Тысяча людей блаженно жмурились, ловили бледной своей кожей солнечные лучи, подставляли спины и животы, впитывали живительные «ультрафиолетики».
Кряжистая фигура Кубика выгодно отличалась от остальных густой загорелостью.
Он что-то высмотрел, подошел к своей молчаливой компании.
— Ты, — ткнул он пальцем в грудь Витальки, — и ты, — в грудь Валдаса, — пошли.
Валдас вскочил.
— Куда? — спросил Виталька.
— Пошли, — сказал Кубик, — поборетесь. Погляжу, кто кого. Матч века: Утопленник с Фитилем.
Он бесцеремонно схватил Витальку за руку, протащил вперед. Виталька ничего не понимал.
Валдас покорно плелся сзади, загребал косолапыми ногами песок. Кубик подтолкнул его к Витальке.
— Давай, — приказал он.
И неуклюжий Валдас неожиданно резко прыгнул на Витальку, сбил его на песок.
Виталька разозлился.
Валдас пыхтел, жарко дышал ему в лицо, и было ясно, что зубы он не чистил давно.

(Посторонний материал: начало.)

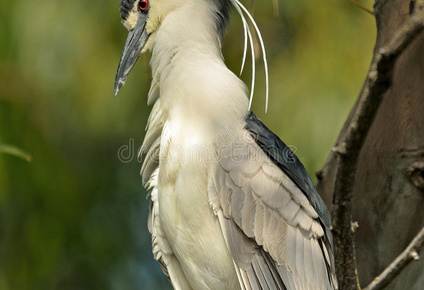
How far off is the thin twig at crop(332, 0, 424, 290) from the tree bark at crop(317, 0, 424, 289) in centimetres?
51

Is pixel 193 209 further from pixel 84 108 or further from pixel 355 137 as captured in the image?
pixel 84 108

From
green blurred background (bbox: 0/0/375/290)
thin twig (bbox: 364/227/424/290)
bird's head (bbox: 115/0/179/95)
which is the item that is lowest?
green blurred background (bbox: 0/0/375/290)

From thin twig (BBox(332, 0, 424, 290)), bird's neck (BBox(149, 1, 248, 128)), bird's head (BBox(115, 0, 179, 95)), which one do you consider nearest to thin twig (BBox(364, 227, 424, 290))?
thin twig (BBox(332, 0, 424, 290))

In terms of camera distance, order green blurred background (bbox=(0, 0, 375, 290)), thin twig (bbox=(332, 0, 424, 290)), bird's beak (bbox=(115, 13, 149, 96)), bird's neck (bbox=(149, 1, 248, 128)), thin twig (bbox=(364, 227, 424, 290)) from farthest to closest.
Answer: green blurred background (bbox=(0, 0, 375, 290)) < bird's beak (bbox=(115, 13, 149, 96)) < bird's neck (bbox=(149, 1, 248, 128)) < thin twig (bbox=(364, 227, 424, 290)) < thin twig (bbox=(332, 0, 424, 290))

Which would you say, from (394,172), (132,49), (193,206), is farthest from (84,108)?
(394,172)

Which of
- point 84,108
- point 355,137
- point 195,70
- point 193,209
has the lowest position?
point 84,108

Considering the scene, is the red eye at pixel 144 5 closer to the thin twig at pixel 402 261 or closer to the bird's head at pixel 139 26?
the bird's head at pixel 139 26

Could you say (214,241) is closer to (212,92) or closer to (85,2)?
(212,92)

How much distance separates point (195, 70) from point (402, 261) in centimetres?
99

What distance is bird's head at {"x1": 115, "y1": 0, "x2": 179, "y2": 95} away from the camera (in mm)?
2373

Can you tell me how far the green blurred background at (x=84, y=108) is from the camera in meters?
2.96

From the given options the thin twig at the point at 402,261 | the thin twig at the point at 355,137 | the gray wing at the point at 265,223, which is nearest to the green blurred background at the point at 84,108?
the gray wing at the point at 265,223

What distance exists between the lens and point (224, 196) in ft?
6.56
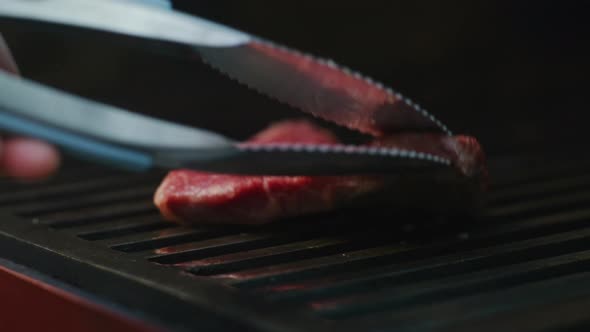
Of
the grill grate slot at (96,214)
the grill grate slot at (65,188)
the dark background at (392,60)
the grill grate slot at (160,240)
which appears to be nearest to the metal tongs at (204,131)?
the grill grate slot at (160,240)

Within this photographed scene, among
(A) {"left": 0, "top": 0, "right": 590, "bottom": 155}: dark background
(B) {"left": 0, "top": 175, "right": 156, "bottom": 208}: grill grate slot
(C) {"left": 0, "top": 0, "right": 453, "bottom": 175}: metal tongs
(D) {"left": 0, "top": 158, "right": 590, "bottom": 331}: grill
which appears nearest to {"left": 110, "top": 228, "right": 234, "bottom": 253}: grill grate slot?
(D) {"left": 0, "top": 158, "right": 590, "bottom": 331}: grill

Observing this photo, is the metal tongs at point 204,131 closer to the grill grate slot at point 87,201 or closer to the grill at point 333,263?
the grill at point 333,263

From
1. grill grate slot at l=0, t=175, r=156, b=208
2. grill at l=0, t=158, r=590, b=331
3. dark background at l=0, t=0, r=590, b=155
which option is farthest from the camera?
dark background at l=0, t=0, r=590, b=155

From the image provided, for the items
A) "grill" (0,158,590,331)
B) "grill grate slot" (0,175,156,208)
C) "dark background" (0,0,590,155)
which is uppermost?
"dark background" (0,0,590,155)

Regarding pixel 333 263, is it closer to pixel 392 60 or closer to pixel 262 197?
pixel 262 197

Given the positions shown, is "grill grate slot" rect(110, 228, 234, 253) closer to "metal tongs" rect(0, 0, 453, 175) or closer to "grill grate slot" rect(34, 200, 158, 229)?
"grill grate slot" rect(34, 200, 158, 229)

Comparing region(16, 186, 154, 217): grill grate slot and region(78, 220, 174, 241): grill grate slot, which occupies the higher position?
region(16, 186, 154, 217): grill grate slot

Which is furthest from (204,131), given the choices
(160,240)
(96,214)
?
(96,214)
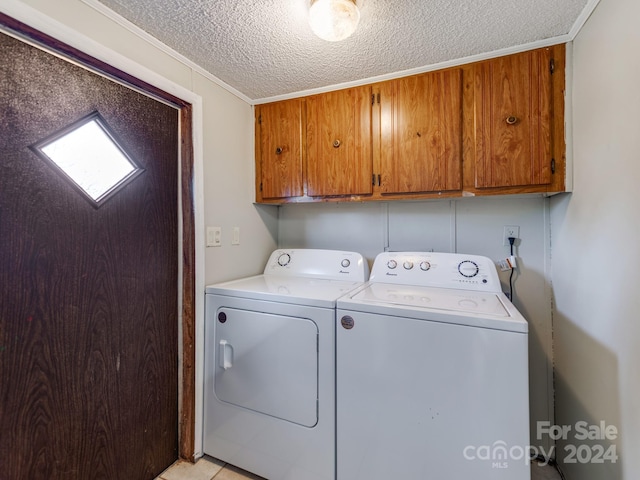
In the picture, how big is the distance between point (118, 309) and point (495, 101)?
2.10 meters

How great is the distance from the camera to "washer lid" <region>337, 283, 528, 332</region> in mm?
1045

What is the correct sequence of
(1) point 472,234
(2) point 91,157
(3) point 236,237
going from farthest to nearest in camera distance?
1. (3) point 236,237
2. (1) point 472,234
3. (2) point 91,157

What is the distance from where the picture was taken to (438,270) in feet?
5.32

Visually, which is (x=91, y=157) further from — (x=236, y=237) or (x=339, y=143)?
(x=339, y=143)

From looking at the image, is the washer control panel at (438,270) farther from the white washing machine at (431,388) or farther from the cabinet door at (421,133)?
the cabinet door at (421,133)

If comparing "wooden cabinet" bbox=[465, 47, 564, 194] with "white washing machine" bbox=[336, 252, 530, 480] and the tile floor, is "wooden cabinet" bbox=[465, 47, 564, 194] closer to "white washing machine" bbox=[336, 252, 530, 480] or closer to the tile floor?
"white washing machine" bbox=[336, 252, 530, 480]

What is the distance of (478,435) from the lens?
1.05m

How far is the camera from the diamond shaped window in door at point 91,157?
1.09 metres

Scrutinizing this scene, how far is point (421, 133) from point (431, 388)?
1.28 meters

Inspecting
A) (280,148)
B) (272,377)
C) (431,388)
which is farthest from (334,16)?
(272,377)

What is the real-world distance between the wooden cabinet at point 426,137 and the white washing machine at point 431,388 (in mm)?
654

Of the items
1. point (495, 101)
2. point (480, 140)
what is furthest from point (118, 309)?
point (495, 101)

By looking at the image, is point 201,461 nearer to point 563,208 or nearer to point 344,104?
point 344,104

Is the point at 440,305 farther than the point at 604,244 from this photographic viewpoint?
Yes
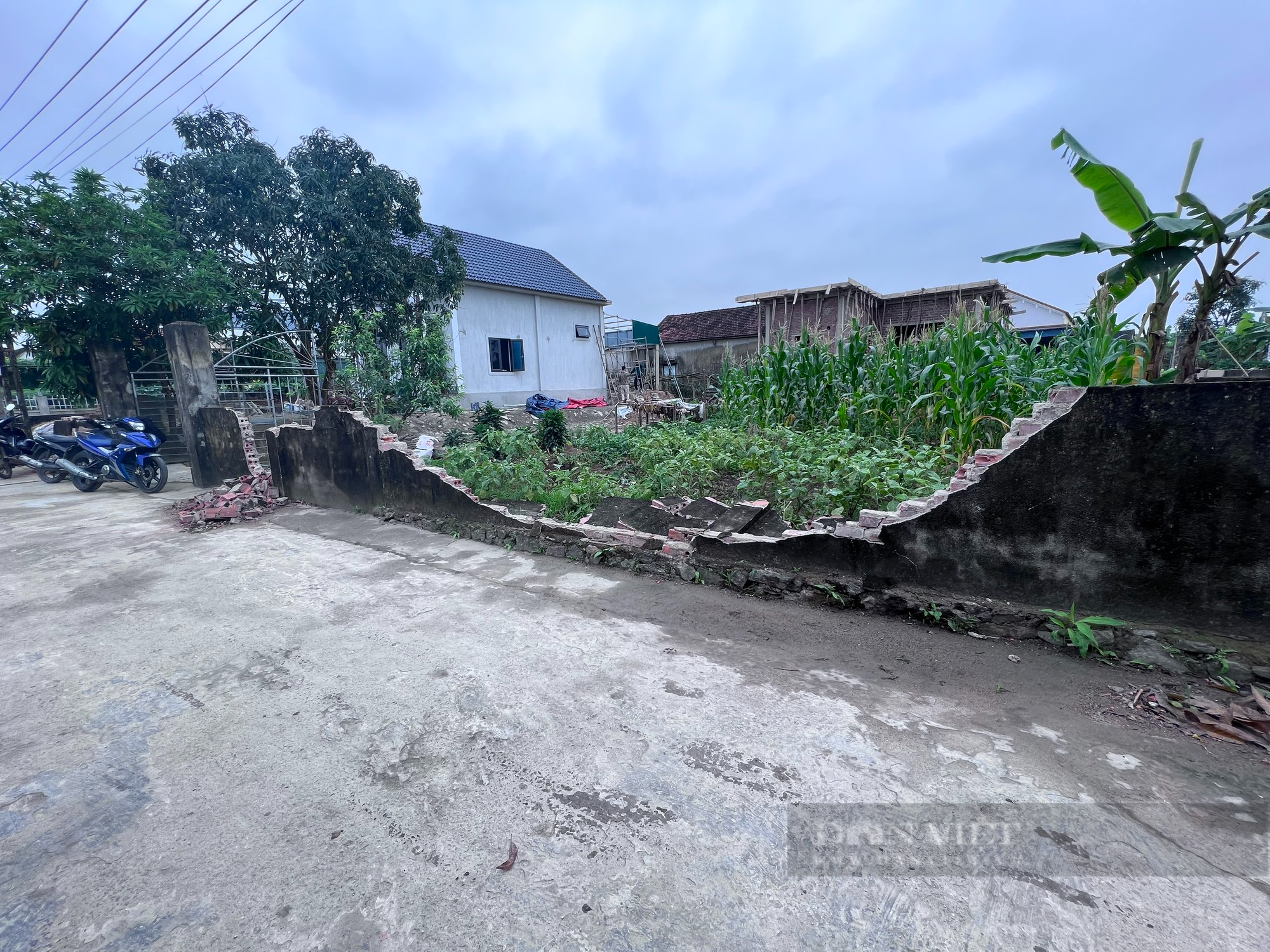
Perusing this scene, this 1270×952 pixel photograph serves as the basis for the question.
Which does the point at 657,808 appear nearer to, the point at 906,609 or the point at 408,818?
the point at 408,818

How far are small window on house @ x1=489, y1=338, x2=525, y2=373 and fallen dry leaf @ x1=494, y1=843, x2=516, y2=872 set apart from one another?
14.2m

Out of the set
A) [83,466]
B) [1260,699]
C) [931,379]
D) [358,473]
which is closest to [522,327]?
[83,466]

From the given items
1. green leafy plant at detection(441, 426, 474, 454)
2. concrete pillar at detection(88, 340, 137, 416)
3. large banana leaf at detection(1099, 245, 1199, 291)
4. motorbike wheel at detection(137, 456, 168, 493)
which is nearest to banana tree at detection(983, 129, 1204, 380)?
large banana leaf at detection(1099, 245, 1199, 291)

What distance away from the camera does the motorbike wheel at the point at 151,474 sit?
7.83 metres

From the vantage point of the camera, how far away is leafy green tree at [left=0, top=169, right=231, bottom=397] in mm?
8156

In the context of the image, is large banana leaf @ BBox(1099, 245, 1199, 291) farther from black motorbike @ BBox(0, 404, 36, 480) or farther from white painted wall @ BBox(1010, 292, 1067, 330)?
white painted wall @ BBox(1010, 292, 1067, 330)

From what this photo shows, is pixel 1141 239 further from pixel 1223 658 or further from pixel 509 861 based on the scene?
pixel 509 861

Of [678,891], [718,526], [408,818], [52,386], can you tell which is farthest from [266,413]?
[678,891]

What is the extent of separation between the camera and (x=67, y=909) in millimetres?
1445

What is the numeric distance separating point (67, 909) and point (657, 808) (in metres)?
1.63

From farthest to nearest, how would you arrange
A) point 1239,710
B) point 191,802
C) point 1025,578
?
point 1025,578 < point 1239,710 < point 191,802

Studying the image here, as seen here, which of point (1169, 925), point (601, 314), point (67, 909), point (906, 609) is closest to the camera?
point (1169, 925)

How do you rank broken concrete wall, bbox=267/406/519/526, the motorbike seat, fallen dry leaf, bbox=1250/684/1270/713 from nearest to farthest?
fallen dry leaf, bbox=1250/684/1270/713, broken concrete wall, bbox=267/406/519/526, the motorbike seat

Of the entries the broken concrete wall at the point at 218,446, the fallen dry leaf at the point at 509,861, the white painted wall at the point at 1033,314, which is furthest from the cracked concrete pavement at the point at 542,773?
the white painted wall at the point at 1033,314
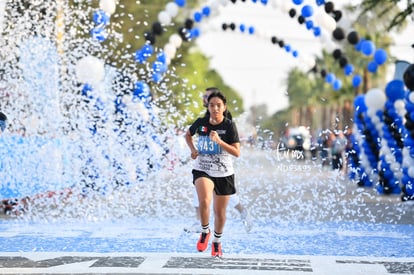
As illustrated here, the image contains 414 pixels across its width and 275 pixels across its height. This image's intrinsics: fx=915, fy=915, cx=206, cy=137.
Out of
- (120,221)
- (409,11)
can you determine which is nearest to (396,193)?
(409,11)

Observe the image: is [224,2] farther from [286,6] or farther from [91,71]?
[91,71]

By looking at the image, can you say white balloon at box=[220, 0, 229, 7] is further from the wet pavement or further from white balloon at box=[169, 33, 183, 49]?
the wet pavement

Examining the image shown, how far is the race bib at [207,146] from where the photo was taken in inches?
350

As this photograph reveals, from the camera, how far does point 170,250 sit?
9.62 m

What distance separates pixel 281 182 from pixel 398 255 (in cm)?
1659

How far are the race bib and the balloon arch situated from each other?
538 centimetres

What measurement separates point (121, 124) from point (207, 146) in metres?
11.9

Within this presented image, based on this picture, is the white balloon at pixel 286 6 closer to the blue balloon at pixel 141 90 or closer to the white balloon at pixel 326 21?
the white balloon at pixel 326 21

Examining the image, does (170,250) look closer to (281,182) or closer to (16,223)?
(16,223)

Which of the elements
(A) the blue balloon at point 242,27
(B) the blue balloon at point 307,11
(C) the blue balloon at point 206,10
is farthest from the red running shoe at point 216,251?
(A) the blue balloon at point 242,27

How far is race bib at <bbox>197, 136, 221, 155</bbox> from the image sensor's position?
29.2 feet

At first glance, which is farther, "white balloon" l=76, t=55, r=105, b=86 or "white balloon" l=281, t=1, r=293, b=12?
"white balloon" l=281, t=1, r=293, b=12

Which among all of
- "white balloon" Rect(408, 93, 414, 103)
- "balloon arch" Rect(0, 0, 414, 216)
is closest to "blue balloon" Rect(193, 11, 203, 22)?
"balloon arch" Rect(0, 0, 414, 216)

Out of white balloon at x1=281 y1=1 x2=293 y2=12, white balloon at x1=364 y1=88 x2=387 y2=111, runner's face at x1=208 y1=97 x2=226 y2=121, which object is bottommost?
runner's face at x1=208 y1=97 x2=226 y2=121
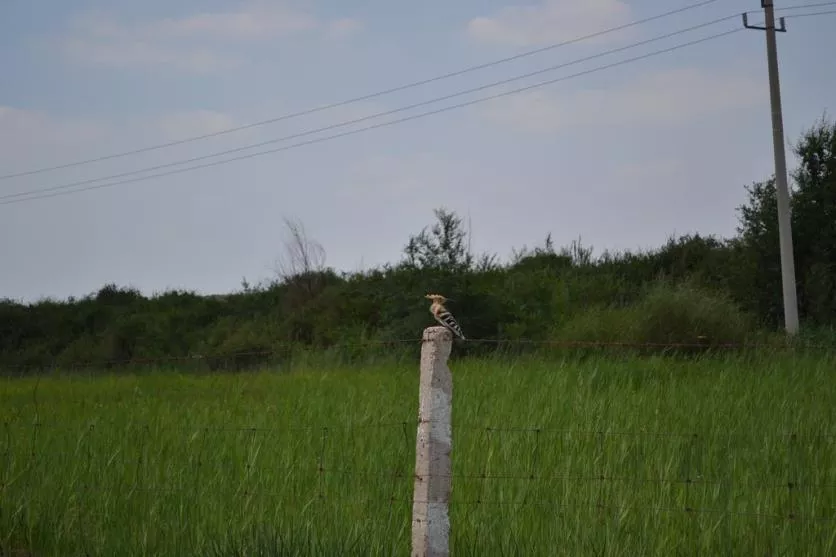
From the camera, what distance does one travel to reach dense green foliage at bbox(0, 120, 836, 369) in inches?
752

Виталька вывернулся из-под него, и тут навалился Кубик.
Клубком покатились по песку, поднимая чьи-то полотенца, подстилки.
Возмущенно кричала толстая белокурая женщина, кто-то стал разнимать их.
— Куликаны! Места фам малло! — кричала женщина-латышка. — Итите прочь! Фыпороть фас нато!
Виталька поднялся и обнаружил, что Кубик и Валдас куда-то исчезли. Он извинился. Женщина не ответила, она аккуратно раскладывала на песке широкое махровое полотенце.
— Ухоти, ухоти, малшик, — сказала она и легла на полотенце, прилепила на нос кусочек газеты. — Не заслоняй мне солнца.
— Извините, — пробормотал Виталька. Тетка ему не понравилась. Она была круглая, как любительская колбаса. Он подошел к своей одежде, сгреб ее, недоуменно оглянулся.
Из-за кустов на высокой предпляжной гряде выглядывал Кубик, рукой манил к себе. Рядом маячил Валдас. Виталька взобрался к ним.
— Быстро по домам, — скомандовал Кубик, — считай, что мы с тобой наполовину в расчете. — Он хлопнул Витальку по плечу.
— Не понимаю, — прошептал тот. Валдас хихикнул.
— Не понимает! — обрадовался Кубик. — Он дите! А это видел? — Он протянул ладонь. На ней лежали круглые блестящие часики с браслетом.
— Золотые. Везучий ты парень, — сказал Кубик. — На сегодня все. Дуй домой и на пляже два дня не появляйся.
Родька медленно поднялся. Неторопливо пошел вниз, к городу. Сколько раз потом он вспоминал эту сцену на пляже в Дзинтари! Бессонными ночами, после мучительного, стыдного разговора со следователем, после суда, встречи с заплаканной мамой, растерянным отцом, водворения в ВТК — воспитательно-трудовую колонию — он вспоминал первое свое участие в воровстве.